Kritik der praktischen Vernunft (KpV) ist der Titel des zweiten Hauptwerks Immanuel Kants; es wird auch als „zweite Kritik“ (nach der Kritik der reinen Vernunft und vor der Kritik der Urteilskraft) bezeichnet und erschien erstmals 1788 in Riga.
Die KpV enthält Kants Theorie der Moralbegründung und gilt bis heute als eines der wichtigsten Werke der Praktischen Philosophie überhaupt.
Das Anliegen der KpV ist die Beantwortung der zweiten großen Frage der Vernunft: Was soll ich tun? - Die Praktische Philosophie Kants hat im Unterschied zur Frage nach dem, was wir wissen können, die Frage nach dem guten Handeln zum Gegenstand.
Zunächst weist Kant nach, dass Freiheit und Autonomie möglich sind. Obwohl die Idee der Freiheit am Anfang des Gedankengangs noch nicht „erkannt“ werden kann, ist es doch sinnvoll, die Freiheit „anzunehmen“[1]. Im Laufe des Gedankengangs wird von der vorläufig angenommenen Freiheit dann gezeigt, dass sie eine Basis im Sittengesetz hat.
Wenn der Wille sich nicht autonom bestimmt, ist der Mensch unfrei, da er dann durch Triebe und Leidenschaften (oder Fremdherrschaft) geleitet wird. Dieser Unterschied zwischen Pflicht und Neigung ist für die KpV zentral. Die moralische Pflicht ist die Basis von Freiheit.

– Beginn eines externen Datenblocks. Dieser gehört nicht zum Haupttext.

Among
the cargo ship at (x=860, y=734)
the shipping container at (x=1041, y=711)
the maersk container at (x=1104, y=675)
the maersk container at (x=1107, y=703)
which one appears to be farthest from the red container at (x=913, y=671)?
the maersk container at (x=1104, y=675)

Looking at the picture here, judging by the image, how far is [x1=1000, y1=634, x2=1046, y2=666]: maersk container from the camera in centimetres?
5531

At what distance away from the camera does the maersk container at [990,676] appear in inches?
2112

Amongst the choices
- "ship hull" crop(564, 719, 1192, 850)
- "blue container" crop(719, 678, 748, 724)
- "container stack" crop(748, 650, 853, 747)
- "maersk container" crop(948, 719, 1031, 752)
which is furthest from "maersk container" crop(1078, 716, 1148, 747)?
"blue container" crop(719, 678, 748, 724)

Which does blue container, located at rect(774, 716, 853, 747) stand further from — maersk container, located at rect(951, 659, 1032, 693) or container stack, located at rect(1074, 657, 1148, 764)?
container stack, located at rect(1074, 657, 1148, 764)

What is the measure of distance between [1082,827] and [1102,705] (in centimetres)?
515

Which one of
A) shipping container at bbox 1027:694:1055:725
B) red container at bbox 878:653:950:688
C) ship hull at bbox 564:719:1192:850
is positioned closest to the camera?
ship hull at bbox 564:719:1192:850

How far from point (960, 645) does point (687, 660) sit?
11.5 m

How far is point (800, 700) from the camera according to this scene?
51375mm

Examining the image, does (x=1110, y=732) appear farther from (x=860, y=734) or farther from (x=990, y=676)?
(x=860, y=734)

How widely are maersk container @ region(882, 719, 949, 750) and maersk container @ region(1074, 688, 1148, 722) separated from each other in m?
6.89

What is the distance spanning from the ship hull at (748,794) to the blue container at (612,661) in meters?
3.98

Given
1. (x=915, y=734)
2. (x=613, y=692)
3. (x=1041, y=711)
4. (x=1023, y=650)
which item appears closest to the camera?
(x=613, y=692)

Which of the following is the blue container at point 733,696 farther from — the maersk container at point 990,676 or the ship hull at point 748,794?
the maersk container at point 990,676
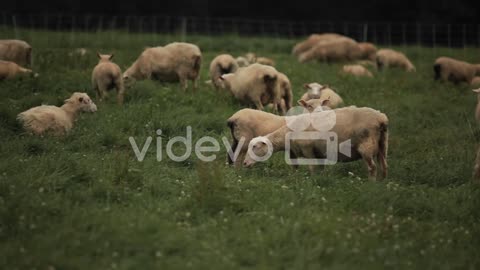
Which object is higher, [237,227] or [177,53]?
[177,53]

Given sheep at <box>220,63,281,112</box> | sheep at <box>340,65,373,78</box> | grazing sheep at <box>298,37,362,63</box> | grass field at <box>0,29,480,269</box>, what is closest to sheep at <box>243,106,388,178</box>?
grass field at <box>0,29,480,269</box>

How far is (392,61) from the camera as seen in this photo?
20.2m

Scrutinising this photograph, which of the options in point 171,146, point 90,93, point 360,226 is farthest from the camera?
point 90,93

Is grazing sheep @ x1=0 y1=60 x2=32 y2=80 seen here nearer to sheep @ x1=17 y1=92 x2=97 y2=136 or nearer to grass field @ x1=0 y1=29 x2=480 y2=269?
grass field @ x1=0 y1=29 x2=480 y2=269

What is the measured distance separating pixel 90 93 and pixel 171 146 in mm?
3554

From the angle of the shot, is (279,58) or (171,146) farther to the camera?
(279,58)

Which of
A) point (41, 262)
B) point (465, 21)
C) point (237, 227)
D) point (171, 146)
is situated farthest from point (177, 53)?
point (465, 21)

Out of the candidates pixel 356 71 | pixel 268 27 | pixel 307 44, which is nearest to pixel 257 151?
pixel 356 71

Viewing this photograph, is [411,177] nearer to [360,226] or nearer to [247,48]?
[360,226]

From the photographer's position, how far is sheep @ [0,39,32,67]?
15.7 metres

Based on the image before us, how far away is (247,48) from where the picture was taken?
22.2 metres

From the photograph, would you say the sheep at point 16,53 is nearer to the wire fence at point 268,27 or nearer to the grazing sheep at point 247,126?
the grazing sheep at point 247,126

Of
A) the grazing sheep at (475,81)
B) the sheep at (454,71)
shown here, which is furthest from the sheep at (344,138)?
the sheep at (454,71)

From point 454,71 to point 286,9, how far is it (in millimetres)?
16436
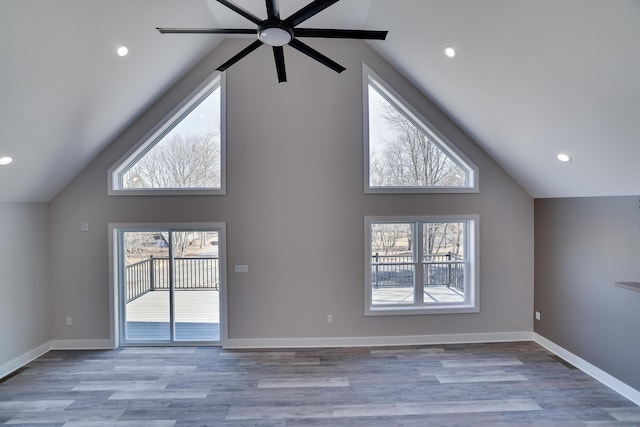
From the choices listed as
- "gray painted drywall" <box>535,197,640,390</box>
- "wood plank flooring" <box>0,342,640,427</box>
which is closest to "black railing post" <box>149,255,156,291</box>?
"wood plank flooring" <box>0,342,640,427</box>

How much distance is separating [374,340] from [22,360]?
4.95 m

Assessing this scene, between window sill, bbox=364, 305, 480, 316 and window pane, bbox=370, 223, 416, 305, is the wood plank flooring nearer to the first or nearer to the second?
window sill, bbox=364, 305, 480, 316

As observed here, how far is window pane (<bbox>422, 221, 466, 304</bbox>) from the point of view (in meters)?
5.02

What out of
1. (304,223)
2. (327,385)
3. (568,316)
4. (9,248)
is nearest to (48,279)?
(9,248)

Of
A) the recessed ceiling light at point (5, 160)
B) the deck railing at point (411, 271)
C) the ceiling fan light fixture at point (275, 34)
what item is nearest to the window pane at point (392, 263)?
the deck railing at point (411, 271)

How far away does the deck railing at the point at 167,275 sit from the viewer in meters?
4.85

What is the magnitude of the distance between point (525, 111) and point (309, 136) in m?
2.76

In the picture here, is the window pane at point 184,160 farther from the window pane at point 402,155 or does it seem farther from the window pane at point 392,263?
the window pane at point 392,263

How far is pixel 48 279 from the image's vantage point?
4672 mm

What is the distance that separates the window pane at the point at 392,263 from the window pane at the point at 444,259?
→ 27 cm

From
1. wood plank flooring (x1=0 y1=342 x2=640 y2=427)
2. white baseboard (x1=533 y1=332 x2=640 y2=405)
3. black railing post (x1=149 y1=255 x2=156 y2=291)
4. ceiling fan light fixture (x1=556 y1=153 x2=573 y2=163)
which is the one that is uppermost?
ceiling fan light fixture (x1=556 y1=153 x2=573 y2=163)

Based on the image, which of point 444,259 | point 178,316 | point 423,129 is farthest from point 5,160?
point 444,259

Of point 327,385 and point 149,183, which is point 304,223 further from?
point 149,183

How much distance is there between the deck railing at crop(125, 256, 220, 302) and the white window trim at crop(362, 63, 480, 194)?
9.00 feet
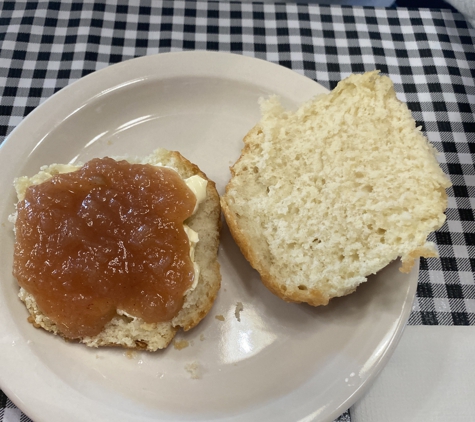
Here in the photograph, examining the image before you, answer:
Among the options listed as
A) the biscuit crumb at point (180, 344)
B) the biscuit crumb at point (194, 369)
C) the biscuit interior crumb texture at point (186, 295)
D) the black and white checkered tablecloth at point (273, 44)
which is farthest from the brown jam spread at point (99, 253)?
the black and white checkered tablecloth at point (273, 44)

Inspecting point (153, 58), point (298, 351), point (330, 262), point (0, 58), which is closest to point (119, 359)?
point (298, 351)

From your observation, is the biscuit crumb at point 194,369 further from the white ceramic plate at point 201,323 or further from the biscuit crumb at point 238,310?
the biscuit crumb at point 238,310

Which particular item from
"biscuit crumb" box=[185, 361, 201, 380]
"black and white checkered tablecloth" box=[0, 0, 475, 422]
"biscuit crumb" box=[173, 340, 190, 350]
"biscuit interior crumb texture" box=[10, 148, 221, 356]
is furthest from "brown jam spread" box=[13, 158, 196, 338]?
"black and white checkered tablecloth" box=[0, 0, 475, 422]

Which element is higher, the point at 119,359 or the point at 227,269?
the point at 227,269

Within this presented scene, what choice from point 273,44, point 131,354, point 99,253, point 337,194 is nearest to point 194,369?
point 131,354

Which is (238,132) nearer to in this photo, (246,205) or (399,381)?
(246,205)

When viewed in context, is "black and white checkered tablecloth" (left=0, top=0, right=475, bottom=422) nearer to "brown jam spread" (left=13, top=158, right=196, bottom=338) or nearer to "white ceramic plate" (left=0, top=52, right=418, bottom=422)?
"white ceramic plate" (left=0, top=52, right=418, bottom=422)
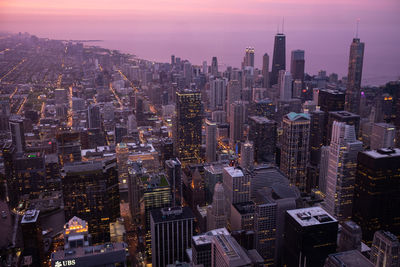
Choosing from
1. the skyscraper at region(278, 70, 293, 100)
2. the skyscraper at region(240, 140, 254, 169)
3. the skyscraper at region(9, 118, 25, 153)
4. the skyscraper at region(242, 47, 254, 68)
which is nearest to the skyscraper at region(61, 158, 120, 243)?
the skyscraper at region(9, 118, 25, 153)

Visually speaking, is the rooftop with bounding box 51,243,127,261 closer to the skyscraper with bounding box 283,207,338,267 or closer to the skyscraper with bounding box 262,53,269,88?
the skyscraper with bounding box 283,207,338,267

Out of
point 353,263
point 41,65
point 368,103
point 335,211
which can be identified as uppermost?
point 41,65

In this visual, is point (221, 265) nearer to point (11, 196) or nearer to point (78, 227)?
point (78, 227)

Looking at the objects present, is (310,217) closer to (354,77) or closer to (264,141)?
(264,141)

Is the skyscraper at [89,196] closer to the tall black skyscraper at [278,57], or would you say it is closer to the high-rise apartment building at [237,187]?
the high-rise apartment building at [237,187]

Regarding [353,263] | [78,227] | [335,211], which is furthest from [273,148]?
[78,227]
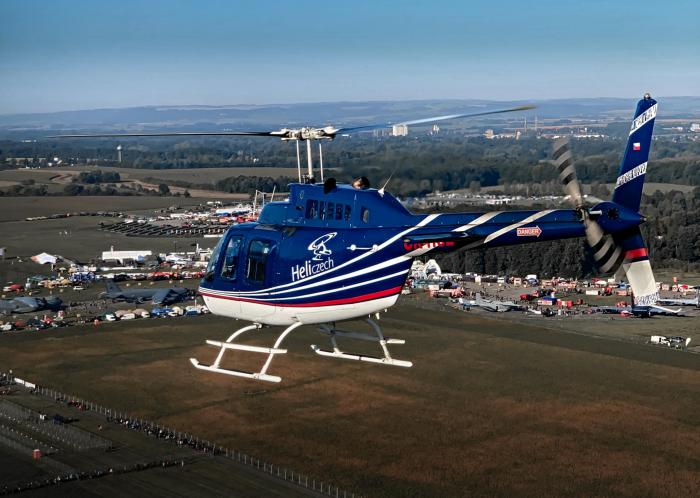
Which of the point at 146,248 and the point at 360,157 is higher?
the point at 360,157

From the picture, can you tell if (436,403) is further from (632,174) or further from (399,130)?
(632,174)

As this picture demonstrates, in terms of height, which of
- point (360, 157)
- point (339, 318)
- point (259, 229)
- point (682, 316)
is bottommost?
point (682, 316)

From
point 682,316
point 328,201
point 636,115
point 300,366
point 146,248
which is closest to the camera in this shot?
point 636,115

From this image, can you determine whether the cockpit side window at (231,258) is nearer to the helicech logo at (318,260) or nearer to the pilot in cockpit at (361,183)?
the helicech logo at (318,260)

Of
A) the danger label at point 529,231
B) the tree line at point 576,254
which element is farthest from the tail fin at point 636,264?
the tree line at point 576,254

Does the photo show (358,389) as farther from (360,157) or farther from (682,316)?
(682,316)

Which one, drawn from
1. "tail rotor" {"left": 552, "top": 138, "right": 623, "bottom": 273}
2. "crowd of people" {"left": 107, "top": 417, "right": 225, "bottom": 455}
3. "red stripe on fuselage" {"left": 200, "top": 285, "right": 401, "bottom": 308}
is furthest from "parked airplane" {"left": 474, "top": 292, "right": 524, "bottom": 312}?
"tail rotor" {"left": 552, "top": 138, "right": 623, "bottom": 273}

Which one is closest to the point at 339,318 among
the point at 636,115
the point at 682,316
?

Kant leitet die Prinzipien der Moral direkt aus der menschlichen Vernunft ab, statt aus einer göttlichen Vorschrift. Kernstück der KpV ist die Lehre vom kategorischen Imperativ, der als Kennzeichen von Moralität die strikte Verallgemeinerbarkeit von persönlichen Handlungsgrundsätzen (Maxime) verkörpert. Der kategorische Imperativ wird von Kant auch als Sittengesetz oder moralisches Gesetz bezeichnet, in der KpV nennt er ihn „Grundgesetz der reinen praktischen Vernunft“ und formuliert:
„Handle so, daß die Maxime deines Willens jederzeit zugleich als Prinzip einer allgemeinen Gesetzgebung gelten könne.“
Moralisch gutes Handeln ist laut Kant Handeln nach dem kategorischen Imperativ. Der Mensch ist als Vernunftwesen frei und kann nach Grundsätzen der Vernunft handeln. Diese Fähigkeit vermag das instinkt- und lustgeleitete Handeln ebenso zu überwinden, wie ein Handeln aus pragmatischen oder taktischen Motiven.
Die Grundsätze der praktischen Vernunft sind entweder subjektive Maximen, die für den eigenen Willen Gültigkeit beanspruchen können oder objektive Gesetze, die für jeden vernünftigen Willen maßgeblich sind. Bestimmt die Vernunft selbst vollständig den Willen, ist der sich daraus ableitende objektiv notwendige Grundsatz ein kategorischer Imperativ.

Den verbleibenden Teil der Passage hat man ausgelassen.